Auf individueller Ebene wird dieser Prozess von Houellebecqs Protagonisten, dem abgehalfterten Literaturwissenschaftler François verkörpert. Das hat mich inhaltlich interessiert, insofern als er das eigentlich eher linksliberale Bildungsbürgertum spiegelt. Und dramaturgisch hat es mir die Möglichkeit eröffnet, den Roman als Monolog zu inszenieren, zumal ich mich mit so einem Ausnahme-Schauspieler wie Edgar Selge verabreden konnte.
Die Deutschen scheinen geradezu besessen von Houellebecq zu sein, was macht seine Faszination hierzulande aus, die sich nicht zuletzt am Zuspruch deutscher Theatermacher und Zuschauer festmachen lässt?
Die Krise der Demokratie ist auch bei uns spürbar: in Terroranschlägen, in einem gewaltigen Erstarken der rechten Szene, mittlerweile auch im Bundestag vertreten durch die AfD, und nicht zuletzt in einem schleichenden Zusammenbruch von tradierten Werten. Insofern gelingt es Houellebecq, modellhaft auch unsere Abgründe zu beschreiben – mit großer Ernsthaftigkeit und virtuoser Ironie, die natürlich auch sehr unterhaltsam ist. Dazu ist es ein spannendes Gedankenexperiment: Wird sich François als korrumpierbar erweisen? Das ist eine Frage, die man sich auch selber stellen kann und über die nach den Theatervorstellungen viel diskutiert wird, wie wir aus Zuschauerreaktionen erfahren haben.

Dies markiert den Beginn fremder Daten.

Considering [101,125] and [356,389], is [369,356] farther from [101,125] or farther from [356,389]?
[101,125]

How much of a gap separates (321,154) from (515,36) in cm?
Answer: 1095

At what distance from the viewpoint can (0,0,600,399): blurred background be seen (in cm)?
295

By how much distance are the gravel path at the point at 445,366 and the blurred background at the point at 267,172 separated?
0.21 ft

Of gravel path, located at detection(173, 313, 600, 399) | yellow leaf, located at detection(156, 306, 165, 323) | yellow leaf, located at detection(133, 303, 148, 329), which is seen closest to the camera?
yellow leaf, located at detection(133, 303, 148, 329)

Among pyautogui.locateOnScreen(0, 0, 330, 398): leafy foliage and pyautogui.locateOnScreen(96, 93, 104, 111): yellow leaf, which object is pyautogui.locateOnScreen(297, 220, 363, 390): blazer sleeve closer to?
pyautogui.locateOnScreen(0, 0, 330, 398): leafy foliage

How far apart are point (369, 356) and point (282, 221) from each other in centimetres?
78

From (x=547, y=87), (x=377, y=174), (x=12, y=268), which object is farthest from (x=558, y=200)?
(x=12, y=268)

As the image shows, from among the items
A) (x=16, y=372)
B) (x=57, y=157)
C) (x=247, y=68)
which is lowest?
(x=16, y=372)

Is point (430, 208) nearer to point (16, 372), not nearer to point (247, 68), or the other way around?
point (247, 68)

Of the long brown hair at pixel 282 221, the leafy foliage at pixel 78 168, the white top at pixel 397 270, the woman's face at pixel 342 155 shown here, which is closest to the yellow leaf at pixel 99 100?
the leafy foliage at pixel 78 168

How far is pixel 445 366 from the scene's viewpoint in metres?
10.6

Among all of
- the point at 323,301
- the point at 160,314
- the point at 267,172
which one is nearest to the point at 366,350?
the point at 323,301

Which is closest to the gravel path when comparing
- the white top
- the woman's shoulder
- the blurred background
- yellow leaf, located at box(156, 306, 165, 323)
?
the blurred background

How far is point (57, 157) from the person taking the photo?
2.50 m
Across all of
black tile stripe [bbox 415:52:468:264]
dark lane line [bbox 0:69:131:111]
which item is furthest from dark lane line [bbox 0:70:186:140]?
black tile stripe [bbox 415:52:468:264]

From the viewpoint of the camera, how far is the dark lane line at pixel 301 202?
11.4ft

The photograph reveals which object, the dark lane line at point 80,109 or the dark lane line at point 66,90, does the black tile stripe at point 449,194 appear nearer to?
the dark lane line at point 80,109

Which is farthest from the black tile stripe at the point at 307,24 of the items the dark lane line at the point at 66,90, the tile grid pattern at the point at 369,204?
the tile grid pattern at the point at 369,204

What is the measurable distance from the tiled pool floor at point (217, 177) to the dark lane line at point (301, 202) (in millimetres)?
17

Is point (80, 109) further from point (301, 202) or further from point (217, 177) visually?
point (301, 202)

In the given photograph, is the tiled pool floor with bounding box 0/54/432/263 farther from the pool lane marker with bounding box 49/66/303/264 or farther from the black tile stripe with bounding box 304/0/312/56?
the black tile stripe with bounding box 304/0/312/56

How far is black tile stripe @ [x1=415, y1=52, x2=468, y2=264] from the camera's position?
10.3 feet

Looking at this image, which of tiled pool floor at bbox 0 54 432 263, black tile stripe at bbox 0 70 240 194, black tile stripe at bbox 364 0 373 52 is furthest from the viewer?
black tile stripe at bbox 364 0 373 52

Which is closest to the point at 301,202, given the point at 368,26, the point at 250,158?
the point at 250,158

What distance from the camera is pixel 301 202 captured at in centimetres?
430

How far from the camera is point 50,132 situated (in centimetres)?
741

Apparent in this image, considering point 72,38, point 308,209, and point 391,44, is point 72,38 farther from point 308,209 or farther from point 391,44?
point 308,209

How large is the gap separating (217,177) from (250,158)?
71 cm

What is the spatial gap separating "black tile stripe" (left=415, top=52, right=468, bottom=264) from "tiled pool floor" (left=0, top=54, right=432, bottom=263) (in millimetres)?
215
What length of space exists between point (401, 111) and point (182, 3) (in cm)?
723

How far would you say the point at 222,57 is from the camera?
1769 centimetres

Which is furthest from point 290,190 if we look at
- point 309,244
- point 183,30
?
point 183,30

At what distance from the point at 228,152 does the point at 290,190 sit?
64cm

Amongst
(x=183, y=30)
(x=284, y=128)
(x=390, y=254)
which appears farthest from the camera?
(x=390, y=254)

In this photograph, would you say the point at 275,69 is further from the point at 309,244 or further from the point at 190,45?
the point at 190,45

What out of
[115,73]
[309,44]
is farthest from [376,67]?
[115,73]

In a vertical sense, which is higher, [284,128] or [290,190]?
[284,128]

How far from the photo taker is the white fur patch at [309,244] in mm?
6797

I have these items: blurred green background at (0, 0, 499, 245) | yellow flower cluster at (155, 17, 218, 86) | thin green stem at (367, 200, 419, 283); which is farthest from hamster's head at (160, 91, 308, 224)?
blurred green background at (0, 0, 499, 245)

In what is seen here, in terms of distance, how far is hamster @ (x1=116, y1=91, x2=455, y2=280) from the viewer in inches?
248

Wie arbeiten Sie mit dem melancholischen Machotum, das Houellebecq selbst und sein Geschöpf François zu ihrem Wesenskern gemacht haben?
Ich sprach schon von der Ironie Houellebecqs. Es ist ja nicht so, dass der Autor das "Machotum" seines Protagonisten affirmiert. Im Gegenteil: François hat sich ja ganz offensichtlich durch seine Bindungsunfähigkeit in eine dicke Lebenskrise hineinmanövriert. Er ist einsam, depressiv, sieht keinen Sinn mehr in seinem Leben und daraus resultiert seine Verführbarkeit für eine große Wende. Seine "Unterwerfung", so beschreibt es Houellebecq, wäre letztendlich eine rein opportunistische Anpassung. Nicht mehr als ein Fluchtversuch, das Ergebnis eines Verfallsprozesses, den er selbst zu verantworten hat. Darin ähnelt er vielen Protagonisten Houellbecqscher Romane. Und mag sein, dass der Autor da auch aus seinem eigenen Leben schöpft. Aber selbst, wenn es so sein sollte, bleibt François eine literarische Figur, die Houellebecq sehr kritisch und nicht zuletzt mit sehr viel Witz schildert. Ein Witz, den übrigens unsere Zuschauerinnen zumeist als erste entdecken, die Frauen in unserem Publikum brechen auffallend oft als erste in Gelächter aus.